Thursday, January 14, 2010

Book Review: Connie Willis, Bellwether

Author: Connie Willis
Publisher/Year: Bantam, 1996

Even readers who are not fans of fantasy or science fiction novels will find something of interest in Connie Willis’ crisply written Bellwether. In this novel, Willis takes on the fad phenomenon, using it as a plot device to examine chaos theory, love, and sheep. Yes, sheep. With Bellwether, Willis once again proves why she is a master of the science fiction genre, winning over new and old readers with her trademark satire and originality.

Sandra Foster is a statistical scientist whose new project is to determine the base cause for fads. She is single mindedly focused on figuring out why all her research about hair bobbing leads to Ohio and why exactly her assistant Flip is everything an assistant should not be.

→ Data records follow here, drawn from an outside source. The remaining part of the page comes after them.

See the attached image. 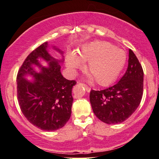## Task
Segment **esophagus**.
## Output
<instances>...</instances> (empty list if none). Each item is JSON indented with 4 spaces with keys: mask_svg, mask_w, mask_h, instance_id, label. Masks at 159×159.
Wrapping results in <instances>:
<instances>
[{
    "mask_svg": "<svg viewBox=\"0 0 159 159\" xmlns=\"http://www.w3.org/2000/svg\"><path fill=\"white\" fill-rule=\"evenodd\" d=\"M81 84L85 87V89H86V90L87 92H90V91H91V88H90V87H89L88 86H87V85L84 84Z\"/></svg>",
    "mask_w": 159,
    "mask_h": 159,
    "instance_id": "34e87169",
    "label": "esophagus"
}]
</instances>
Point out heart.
I'll list each match as a JSON object with an SVG mask.
<instances>
[{"label":"heart","instance_id":"heart-1","mask_svg":"<svg viewBox=\"0 0 159 159\" xmlns=\"http://www.w3.org/2000/svg\"><path fill=\"white\" fill-rule=\"evenodd\" d=\"M88 62L86 70L91 79L100 86H107L117 79L123 69L127 56L121 49L106 42H93L86 44L77 52V57L70 53L67 57V66L70 70L81 66V62Z\"/></svg>","mask_w":159,"mask_h":159}]
</instances>
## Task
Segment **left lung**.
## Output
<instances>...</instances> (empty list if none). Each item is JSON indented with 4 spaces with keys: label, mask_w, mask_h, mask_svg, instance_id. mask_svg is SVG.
Instances as JSON below:
<instances>
[{
    "label": "left lung",
    "mask_w": 159,
    "mask_h": 159,
    "mask_svg": "<svg viewBox=\"0 0 159 159\" xmlns=\"http://www.w3.org/2000/svg\"><path fill=\"white\" fill-rule=\"evenodd\" d=\"M143 92V70L139 60L129 50L128 66L121 79L101 91L91 90L90 102L93 113L107 124L121 123L139 106Z\"/></svg>",
    "instance_id": "obj_1"
}]
</instances>
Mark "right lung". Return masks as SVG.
<instances>
[{
    "label": "right lung",
    "mask_w": 159,
    "mask_h": 159,
    "mask_svg": "<svg viewBox=\"0 0 159 159\" xmlns=\"http://www.w3.org/2000/svg\"><path fill=\"white\" fill-rule=\"evenodd\" d=\"M48 47L46 42L36 48L19 68L16 77L17 98L22 113L30 123L44 130L53 131L63 127L70 119L73 101L72 88L76 81L62 76L60 61L49 54ZM39 57L49 62L48 68L41 67L38 61ZM33 64L41 68L39 73L35 72ZM26 74L33 75V82L24 78Z\"/></svg>",
    "instance_id": "obj_1"
}]
</instances>
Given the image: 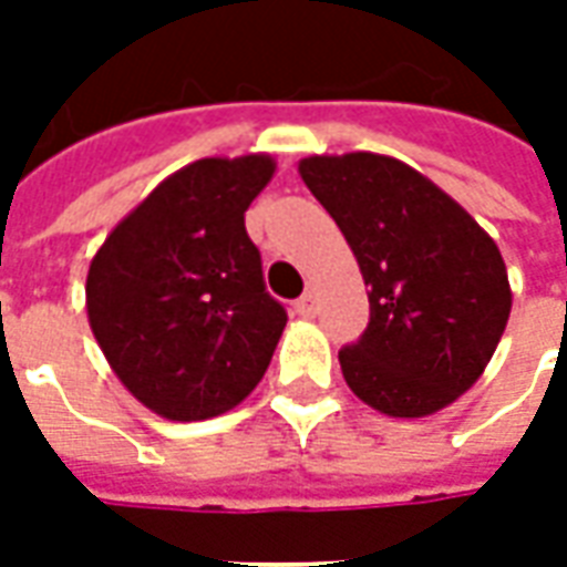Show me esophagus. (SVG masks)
<instances>
[{"instance_id":"34e87169","label":"esophagus","mask_w":567,"mask_h":567,"mask_svg":"<svg viewBox=\"0 0 567 567\" xmlns=\"http://www.w3.org/2000/svg\"><path fill=\"white\" fill-rule=\"evenodd\" d=\"M295 309H297V316H303V319H312V316L319 312V300H316V295H312V291H307V295L297 300Z\"/></svg>"}]
</instances>
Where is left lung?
<instances>
[{
    "label": "left lung",
    "instance_id": "8db88e82",
    "mask_svg": "<svg viewBox=\"0 0 567 567\" xmlns=\"http://www.w3.org/2000/svg\"><path fill=\"white\" fill-rule=\"evenodd\" d=\"M368 285L370 321L340 349L349 389L385 416L419 419L464 394L511 319L495 239L413 166L355 151L300 161Z\"/></svg>",
    "mask_w": 567,
    "mask_h": 567
}]
</instances>
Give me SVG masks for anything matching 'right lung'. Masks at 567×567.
<instances>
[{
	"instance_id": "right-lung-1",
	"label": "right lung",
	"mask_w": 567,
	"mask_h": 567,
	"mask_svg": "<svg viewBox=\"0 0 567 567\" xmlns=\"http://www.w3.org/2000/svg\"><path fill=\"white\" fill-rule=\"evenodd\" d=\"M272 173L270 154L187 163L93 255L91 331L117 380L157 416L227 413L270 368L288 312L267 295L246 209Z\"/></svg>"
}]
</instances>
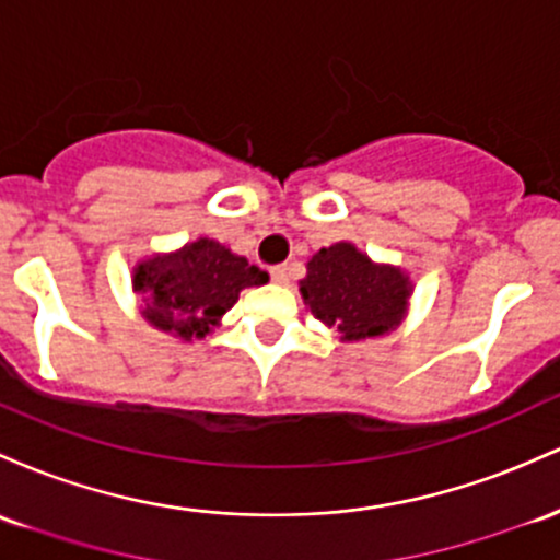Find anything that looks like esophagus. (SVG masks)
<instances>
[{
	"mask_svg": "<svg viewBox=\"0 0 560 560\" xmlns=\"http://www.w3.org/2000/svg\"><path fill=\"white\" fill-rule=\"evenodd\" d=\"M270 279H273L276 284H287V281H290V268L273 266V268H270Z\"/></svg>",
	"mask_w": 560,
	"mask_h": 560,
	"instance_id": "obj_1",
	"label": "esophagus"
}]
</instances>
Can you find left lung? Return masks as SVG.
Segmentation results:
<instances>
[{
	"label": "left lung",
	"instance_id": "8db88e82",
	"mask_svg": "<svg viewBox=\"0 0 560 560\" xmlns=\"http://www.w3.org/2000/svg\"><path fill=\"white\" fill-rule=\"evenodd\" d=\"M300 292L313 316L342 340H366L401 322L409 281L398 268L374 266L353 244L340 242L311 257Z\"/></svg>",
	"mask_w": 560,
	"mask_h": 560
}]
</instances>
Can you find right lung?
<instances>
[{
  "mask_svg": "<svg viewBox=\"0 0 560 560\" xmlns=\"http://www.w3.org/2000/svg\"><path fill=\"white\" fill-rule=\"evenodd\" d=\"M266 281V270L212 238H199L180 252L140 262L132 284L143 298V316L151 327L190 340L205 337L233 308L244 287Z\"/></svg>",
  "mask_w": 560,
  "mask_h": 560,
  "instance_id": "obj_1",
  "label": "right lung"
}]
</instances>
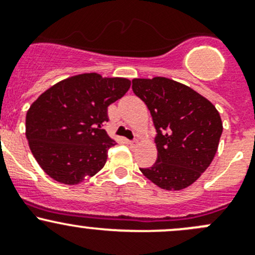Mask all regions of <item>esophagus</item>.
<instances>
[{
	"label": "esophagus",
	"instance_id": "1",
	"mask_svg": "<svg viewBox=\"0 0 255 255\" xmlns=\"http://www.w3.org/2000/svg\"><path fill=\"white\" fill-rule=\"evenodd\" d=\"M128 145H131V146H133L136 143V141H131V140H128Z\"/></svg>",
	"mask_w": 255,
	"mask_h": 255
}]
</instances>
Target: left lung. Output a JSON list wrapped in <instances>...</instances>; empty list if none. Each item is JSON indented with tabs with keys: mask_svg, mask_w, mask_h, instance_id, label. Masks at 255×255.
Here are the masks:
<instances>
[{
	"mask_svg": "<svg viewBox=\"0 0 255 255\" xmlns=\"http://www.w3.org/2000/svg\"><path fill=\"white\" fill-rule=\"evenodd\" d=\"M132 90L150 110L157 131V160L140 171L162 190L188 187L217 152L223 131L218 110L192 88L165 77L135 78Z\"/></svg>",
	"mask_w": 255,
	"mask_h": 255,
	"instance_id": "1",
	"label": "left lung"
}]
</instances>
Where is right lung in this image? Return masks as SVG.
I'll use <instances>...</instances> for the list:
<instances>
[{
  "label": "right lung",
  "mask_w": 255,
  "mask_h": 255,
  "mask_svg": "<svg viewBox=\"0 0 255 255\" xmlns=\"http://www.w3.org/2000/svg\"><path fill=\"white\" fill-rule=\"evenodd\" d=\"M128 78L98 73L63 79L42 93L26 115V137L42 170L64 185L97 175L114 146L103 125L108 107L130 88Z\"/></svg>",
  "instance_id": "add662e5"
}]
</instances>
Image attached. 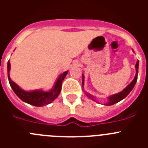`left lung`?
<instances>
[{"instance_id":"left-lung-1","label":"left lung","mask_w":148,"mask_h":148,"mask_svg":"<svg viewBox=\"0 0 148 148\" xmlns=\"http://www.w3.org/2000/svg\"><path fill=\"white\" fill-rule=\"evenodd\" d=\"M133 52L134 53V50L133 49ZM138 64H139V61L138 60H137L136 64L135 65V68H136V75L133 78V80L130 82L126 87H125L124 90H122L121 92H118V93L113 94V95H111L110 96H108L107 99H108V101L106 103H104V105H107V106H110V105H113L116 103L119 102L120 101H121L122 99H125V97H127V95L128 94L130 93L131 92V90H133L134 86H135L136 83L137 82V78H138ZM84 75L82 74V87L84 88ZM85 92V95H87V97L90 98V99H92V101H94L95 102H98L97 101L95 100V98L94 97L93 95H92L91 94L88 93L87 92L84 91Z\"/></svg>"}]
</instances>
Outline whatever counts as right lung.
<instances>
[{
  "mask_svg": "<svg viewBox=\"0 0 148 148\" xmlns=\"http://www.w3.org/2000/svg\"><path fill=\"white\" fill-rule=\"evenodd\" d=\"M10 67H11L10 62V61H8V79H9L10 84L14 92L23 101L29 104H31V105L35 106V107H43V106L47 105V104L53 102V101L58 97V95L61 92L62 82L64 81V79L68 73V71H65L61 73V74H60L58 75V78L56 79L53 88L51 90H44L42 89H39V90L27 91V90H24L21 88L16 83H15L12 80L10 76Z\"/></svg>",
  "mask_w": 148,
  "mask_h": 148,
  "instance_id": "right-lung-1",
  "label": "right lung"
}]
</instances>
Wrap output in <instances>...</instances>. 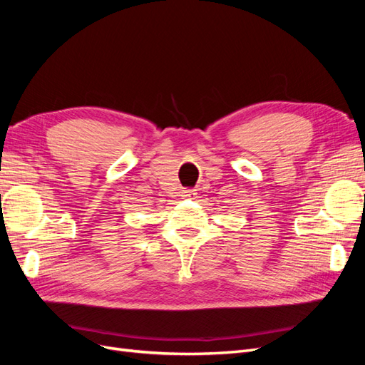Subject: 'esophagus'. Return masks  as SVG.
<instances>
[{
  "mask_svg": "<svg viewBox=\"0 0 365 365\" xmlns=\"http://www.w3.org/2000/svg\"><path fill=\"white\" fill-rule=\"evenodd\" d=\"M196 195V190H192V189H187V190H182V196L185 197H192Z\"/></svg>",
  "mask_w": 365,
  "mask_h": 365,
  "instance_id": "esophagus-1",
  "label": "esophagus"
}]
</instances>
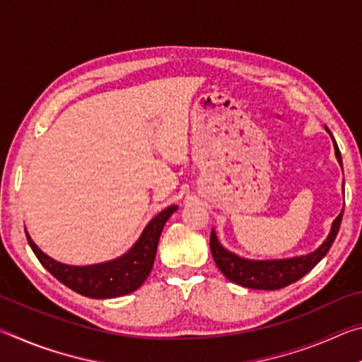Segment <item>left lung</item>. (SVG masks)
<instances>
[{"instance_id":"1","label":"left lung","mask_w":362,"mask_h":362,"mask_svg":"<svg viewBox=\"0 0 362 362\" xmlns=\"http://www.w3.org/2000/svg\"><path fill=\"white\" fill-rule=\"evenodd\" d=\"M327 132L330 134L329 129ZM334 148H335V156L339 159L341 166L340 150L339 146H337L335 140H334ZM341 217H343V211L334 220L332 228H330V233L326 238V241H324L321 246L315 250V252L300 255V257H291V259H283V260L243 259V257L226 250L222 244L218 243L216 231L212 228L211 252L214 257V262H216V265L218 267L220 272L223 273V276L235 284L249 287V289H259V291L283 289V287L296 283V281H298L300 278H303L306 273L311 272V269H313L317 263L326 257L330 246H332L335 241L337 235H339Z\"/></svg>"}]
</instances>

It is Flip who brings Sandra in contact with Bennett O’Reilly, a chaos theory scientist who works at the same lab. Sandra immediately tags him as being anti-fad and she soon finds herself studying him instead of her fads. Through the antics of one ‘unhelpful’ assistant, the two are eventually thrown together into a research project more by need rather than want (at least initially).

Both are anxious to win the prestigious Niebnitz grant and they place their hopes on a flock of sheep. Bennett wants to understand the principles of chaos theory while Sandra’s focus is on determining what makes people ‘follow the leader’. What occurs is a series of perceived failures and dead ends that ultimately lead them directly to the answers they are looking for, and something that they are not.

Bellwether is a treasure chest of trivia on fads, a masterful touch that would have required quite a bit of research on Willis’ part. But this is most characteristic of Willis; she never backs away from providing a tremendous amount of background in her novels in order to assist the reader in understanding all the nuances she disperses throughout the plot. Sometimes this background can bog her writing down, such as with To Say Nothing of the Dog, but with this novel she has created a wonderful balance between research and story.

Willis is a highly imaginative and innovator author, as her numerous Hugo and Nebula awards can attest. She likes to take on different topics and throw a fantasy spin on them that always renders her stories interesting and original. And with Bellwether, she has created yet another classic Willis tale — intelligent, fun, refreshing, and fulfilling.